Impacts Of Iran's National Intelligence Estimate
One if by CIA, two if by Them and The Other 15 US Spy Agencies. (Update: The information in the fresh report, already available to many in Congress, finally came to light because staffers in agencies were willing to go on the record, with tape rolling, if it wasn't released. To put their lives on the line. Thank you, little big people. For a lively discussion of particulars, head over to Sic Semper Tyrannis in the right margin.)
As for the NIE mini-coup, that would be a "two." Cheney's office sent the report back three times while (according to the BBC) daily calling for bombing. They finally couldn't alter it or further block publication. The report says Iran has not had a boom-nuke program since '03, stopping one after we invaded Iraq to spread democracy. Internationally, the report has had immediate repercussions. Domestically, it signals a decline in President Cheney's ability to push the agencies around. At minimum. Now, some very smart folks like uber-blogger IOZ ask, "How many divisions has the NIE?" and argue the report lacks import...that it won't stop an attack on Iran. Granted, and potentially true. Cheney could issue the command to flying space monkeys to bomb at any moment. But would the space monkeys still obey, and when you get down to it, how many divisions has Cheney? He has no direct authority, not unless Dumya is dead. (Perish the thought. No, really.)
Arguing the NIE's relevancy distracts from why it came out now, the mechanism by which it did, and its immediate effects. Domestically, the report made it through a hostile steeplechase because NIE formulation is now vetted by multiple agencies, and does not allow reports to be drafted by special committees (such as the OSP, or Office of Special Plans) without inter-agency review. This is a significant albeit weird prospect. First, agency cooperation worked, and that itself is rare. Next, our would-be saviors are people who unleashed nocturnal death squads and gave Iran weapons technology (aka Iran-Contra) in exchange for winning an election and the release of Foreign Service hostages. But even they have reputations to uphold.
The unity of purpose engendered by a Pearl-Harbor-Like-Event has officially been reversed, and the desk jockeys inside the Beltway have rolled up their sleeves in anticipation of working with the next Administration. Perception may not be reality, but heavily influences behaviors shaping it. Current perception looks like a unified anti-Cheney conspiracy: Iran is "A Dick Too Far," and policy should shift to multi-lateral pragmatism. It's time to deal with the Iranians, not by bombs but negotiations.

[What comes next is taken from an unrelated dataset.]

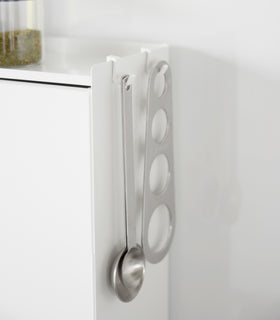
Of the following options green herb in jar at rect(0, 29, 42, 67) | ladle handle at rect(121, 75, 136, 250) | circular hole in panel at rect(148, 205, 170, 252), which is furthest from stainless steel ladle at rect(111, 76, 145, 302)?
green herb in jar at rect(0, 29, 42, 67)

The coup has taken a long time. Over the past three-plus years, the Bush family along with the CIA, Nick Negroponte, Bob Gates, Condi Rice, and many rank-and-file professionals have been steadily fencing Team Cheney further and further in. They all want what's best for The Empire, of course, but the gradual realization has suffused that attacking Iran over its threat potential or antagonizing it with rhetoric, ineffectual guerilla proxies, and half-assed non-uniformed Special Forces teams are rotten ideas. The State Department has had a capable undersecretary in Nick Burns, who has wanted to bring the Iranians to the bargaining table from his first day under Condi Rice, and he's been gaining traction. As a measure of that traction, the "Iran is killing our soldiers in Iraq" meme has been downgraded. The battle for GWB's soul will continue, but Iran has been re-positioned as a potential threat, not an imminent threat. Come to think, who isn't a potential threat to the Bush Administration? Israel, I suppose, which says the report is purely bogus.
Internationally, the report's bogosity or veracity is irrelevant. Its currency is highly valued, the calculus of its effects straightforward, the timing impeccable. It appears right before the UN council meets to vote on a third round of sanctions, and just before Iran's Ahmadinejad meets with the Gulf Cooperation Council this week, where he will pitch the idea of mutual economic security. The US case before the UN is weakened, Ahmadinejad's regional case is strengthened. Israel's case for bombing Iran is marginalized, while Russia's case against a US missile shield extending into Poland and the old Eastern Bloc is strengthened. The Saudi case against demonizing the Shiites to the north is weakened, and the case for belatedly adding Cheney to The Dustbin of History is strengthened.